_Testo del documento_:
************

Pensavo che a Eataly la gente venisse per il cibo.
Su 11.200 metri quadrati, all'arte ne abbiamo dedicati 5.000. Ci sono il mercato con circa 15.000 prodotti, di cui un migliaio made in Verona, una cantina con 2.500 etichette, 500 vini, 6 laboratori a vista: panificio, pasticceria, pescheria, macelleria, salumeria e gastronomia. Il must è il ristorante Agricolo sotto la cupola dell'ex ghiacciaia, dove accanto a carne, pesce e verdure si celebra il mantra pasta e pizza. Nell'era della piastra a induzione abbiamo recuperato la cultura ancestrale del forno a legna, ma senza fumi di scarico: vengono abbattuti da un impianto sotterraneo.

In È nata prima la gallina... forse parla di «una primissima caratteristica dei veri ottimisti: hanno un buon rapporto con il tempo». Il suo com'è? 
Mi chiamano a tenere troppe conferenze in giro per il mondo. Ho 68 anni, dovrei rallentare, ma non so dire di no.

Però resta ottimista. 
A differenza del pessimista, ritengo che i problemi si possano risolvere, il che non mi vieta di essere anche realista. Ma pensi che vita di merda sarebbe se fossi convinto del contrario. Ottimismo e pessimismo sono sentimenti che riguardano il futuro, non il presente.

Meglio l'uovo oggi o la gallina domani? 
Scelgo la gallina. Amo il movimento. L'uovo è fatto, è fermo, rappresenta la staticità. La gallina ha creato il marketing.

Ah sì?
Depone l'uovo e lancia un «coccodè» per fartelo sapere. Il contadino la sente e corre a raccoglierlo. Invece il tacchino non parla e così nessuno se lo fila. Un concetto che è molto piaciuto a Philip Kotler, 91 anni, il guru del marketing moderno.

Ha mai sbagliato un colpo? 
Almeno quattro: gli Eataly di Bari, Forlì, Copenaghen e Tokyo. Ma non ho dato la colpa al resto del mondo: li ho chiusi. Ora però nella capitale giapponese ce ne sono tre.

Quanti dipendenti ha a Verona?
Fra i 130 e i 150, tutti locali.

Che qualità cerca in loro?
Lo scopri mangiandoci insieme un po' di sale. Devono aver voglia di studiare, di imparare la filiera agroalimentare: terra, trasformazione, cucina, piatto.

Lei ha proposto 1.500 euro netti mensili di stipendio per tutti.

************

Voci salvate

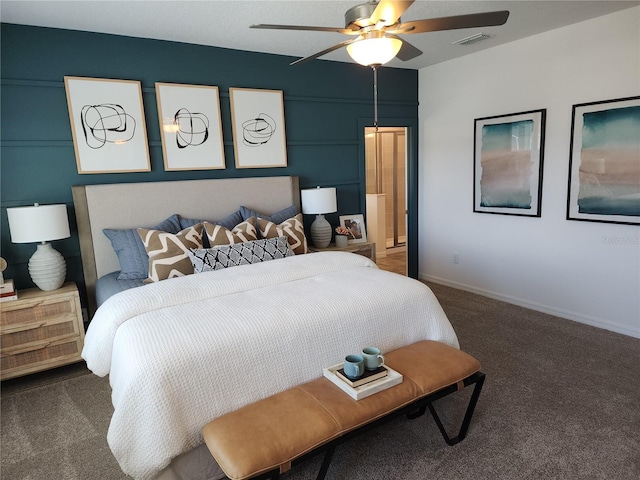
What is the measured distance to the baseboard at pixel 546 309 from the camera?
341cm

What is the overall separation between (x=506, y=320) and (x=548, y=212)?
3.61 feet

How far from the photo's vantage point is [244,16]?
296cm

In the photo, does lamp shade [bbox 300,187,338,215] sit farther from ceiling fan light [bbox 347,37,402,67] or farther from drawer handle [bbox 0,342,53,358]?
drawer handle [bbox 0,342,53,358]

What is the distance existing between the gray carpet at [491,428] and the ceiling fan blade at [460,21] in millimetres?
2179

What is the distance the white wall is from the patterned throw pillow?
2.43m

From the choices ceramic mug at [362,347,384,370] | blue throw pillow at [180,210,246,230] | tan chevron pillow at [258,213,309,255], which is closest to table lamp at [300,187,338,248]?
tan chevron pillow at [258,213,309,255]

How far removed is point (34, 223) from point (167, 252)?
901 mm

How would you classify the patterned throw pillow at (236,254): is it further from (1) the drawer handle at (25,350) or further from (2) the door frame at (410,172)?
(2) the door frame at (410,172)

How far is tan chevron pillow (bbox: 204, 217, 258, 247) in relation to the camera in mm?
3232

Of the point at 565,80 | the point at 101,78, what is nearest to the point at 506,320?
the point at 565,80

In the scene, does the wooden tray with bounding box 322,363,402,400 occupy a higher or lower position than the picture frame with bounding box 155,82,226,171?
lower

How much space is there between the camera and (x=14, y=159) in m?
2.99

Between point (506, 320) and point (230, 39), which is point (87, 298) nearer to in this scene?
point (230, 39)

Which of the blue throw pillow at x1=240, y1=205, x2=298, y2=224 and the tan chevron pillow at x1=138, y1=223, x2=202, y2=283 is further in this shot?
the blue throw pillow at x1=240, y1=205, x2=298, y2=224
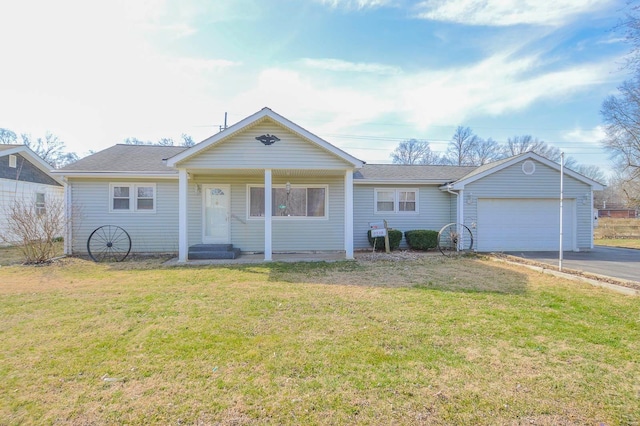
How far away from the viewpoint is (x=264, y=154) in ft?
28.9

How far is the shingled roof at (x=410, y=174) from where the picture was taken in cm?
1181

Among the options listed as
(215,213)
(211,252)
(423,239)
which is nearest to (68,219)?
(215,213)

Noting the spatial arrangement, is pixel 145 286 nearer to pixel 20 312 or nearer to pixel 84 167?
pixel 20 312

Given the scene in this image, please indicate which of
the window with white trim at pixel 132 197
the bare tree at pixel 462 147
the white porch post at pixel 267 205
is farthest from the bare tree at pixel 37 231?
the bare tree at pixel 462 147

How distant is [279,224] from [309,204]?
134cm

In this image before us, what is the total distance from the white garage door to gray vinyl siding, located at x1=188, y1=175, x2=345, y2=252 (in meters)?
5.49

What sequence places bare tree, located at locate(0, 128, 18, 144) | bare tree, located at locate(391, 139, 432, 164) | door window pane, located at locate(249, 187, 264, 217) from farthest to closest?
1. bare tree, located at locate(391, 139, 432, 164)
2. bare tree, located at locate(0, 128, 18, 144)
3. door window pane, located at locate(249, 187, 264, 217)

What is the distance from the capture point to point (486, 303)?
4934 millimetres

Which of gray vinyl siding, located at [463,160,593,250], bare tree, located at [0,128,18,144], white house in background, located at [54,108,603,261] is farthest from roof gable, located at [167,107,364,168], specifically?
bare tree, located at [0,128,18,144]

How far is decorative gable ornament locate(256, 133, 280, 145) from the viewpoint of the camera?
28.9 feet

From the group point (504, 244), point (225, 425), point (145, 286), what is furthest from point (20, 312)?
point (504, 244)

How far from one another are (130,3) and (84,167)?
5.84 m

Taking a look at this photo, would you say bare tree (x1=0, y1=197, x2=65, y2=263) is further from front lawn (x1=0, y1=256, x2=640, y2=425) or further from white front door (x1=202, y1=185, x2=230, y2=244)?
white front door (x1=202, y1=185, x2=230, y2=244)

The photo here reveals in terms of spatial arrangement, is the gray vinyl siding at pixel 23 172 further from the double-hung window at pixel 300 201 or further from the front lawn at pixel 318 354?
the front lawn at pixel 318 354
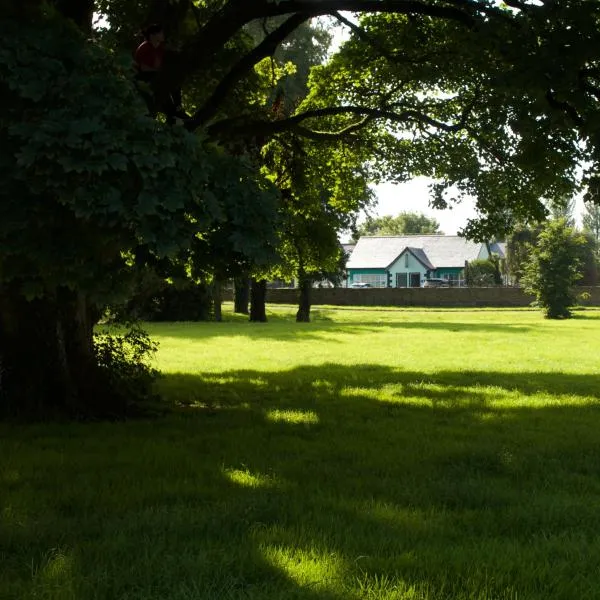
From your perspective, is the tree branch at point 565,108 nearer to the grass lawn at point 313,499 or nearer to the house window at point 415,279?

************

_Attività da svolgere_:
• A. Riscrivi sotto forma di elenco il paragrafo dell'intervista su Eataly che comincia con «Su 11.200 metri quadrati», mantenendone i dati principali.
• B. Modifica il tratto dell'intervista su Eataly da «In È nata prima» fino a «Però resta ottimista.», mettendo «riunioni» al posto di «conferenze».
• C. Prosegui l'intervista su Eataly a partire dall'ultima frase riportata.
I record non hanno alcun ruolo in questo lavoro.

_Le risposte_:
• A.
- Superficie totale di 11.200 metri quadrati, di cui 5.000 dedicati all'arte.
- Mercato con circa 15.000 prodotti, tra cui un migliaio made in Verona.
- Cantina con 2.500 etichette e 500 vini.
- Sei laboratori a vista: panificio, pasticceria, pescheria, macelleria, salumeria e gastronomia.
- Ristorante Agricolo sotto la cupola dell'ex ghiacciaia, con carne, pesce, verdure e soprattutto pasta e pizza.
- Forno a legna recuperato, con i fumi di scarico abbattuti da un impianto sotterraneo.

• B.
In È nata prima la gallina... forse parla di «una primissima caratteristica dei veri ottimisti: hanno un buon rapporto con il tempo». Il suo com'è? 
Mi chiamano a tenere troppe riunioni in giro per il mondo. Ho 68 anni, dovrei rallentare, ma non so dire di no.

Però resta ottimista.

• C.
Funziona meglio del reddito di cittadinanza, che aiuta i poverissimi ma non fa venire la voglia di lavorare. Eataly dà paghe più alte della media e versa anche la quindicesima. Ma lo Stato dovrebbe tagliare le tasse a chi assume.

Che cosa pensa di Giorgia Meloni?
Non penso. Lo farò dopo che avrà governato. Odio i pregiudizi nei miei confronti, quindi non ne nutro verso gli altri. Non ho più voglia di giudicare nessuno. Preferisco aiutare.

Entrerebbe come ministro nel governo di centrodestra? No, in nessun governo. Non sono nemmeno sicuro che sarei capace di farlo, il ministro. Matteo Renzi mi offrì il dicastero dell'Agricoltura. Rifiutai. Mi sentivo inadatto.

A un certo punto lei, un progressista, dichiarò di rimpiangere Silvio Berlusconi. 
Non ho mai avuto antipatia per lui. Trovo che la sinistra si sia scatenata contro Berlusconi in maniera esagerata.

Discute ancora di religione con don Umberto Ciullo, parroco di Roveleto di Cadeo, in provincia di Piacenza? 
Sempre, anche l'altro giorno. È il mio direttore spirituale, insieme con il veneto don Luigi Ciotti. Mi ha fatto innamorare di Luca, il più figo dei quattro evangelisti, quello di sinistra, l'unico che racconta le parabole del figliol prodigo e del buon samaritano e il dialogo fra Gesù e i due ladroni crocifissi con lui. Don Umberto si arrabbia quando gli dico che abbiamo bisogno di meno Chiesa e di più Cristo. Sono un fanatico del Nazareno, lo trovo di un'attualità tremenda.

Però passa per ateo.
Nel 1969 andai dal parroco del duomo di Alba, don Valentino Cattaneo. Avevo 15 anni e la testa piena di Mao e di Psiup. Gli dissi: non so mica se Dio esiste. Lui mi rispose: «Esiste, esiste. Nel frattempo, tu che non ci credi più continua a comportarti bene».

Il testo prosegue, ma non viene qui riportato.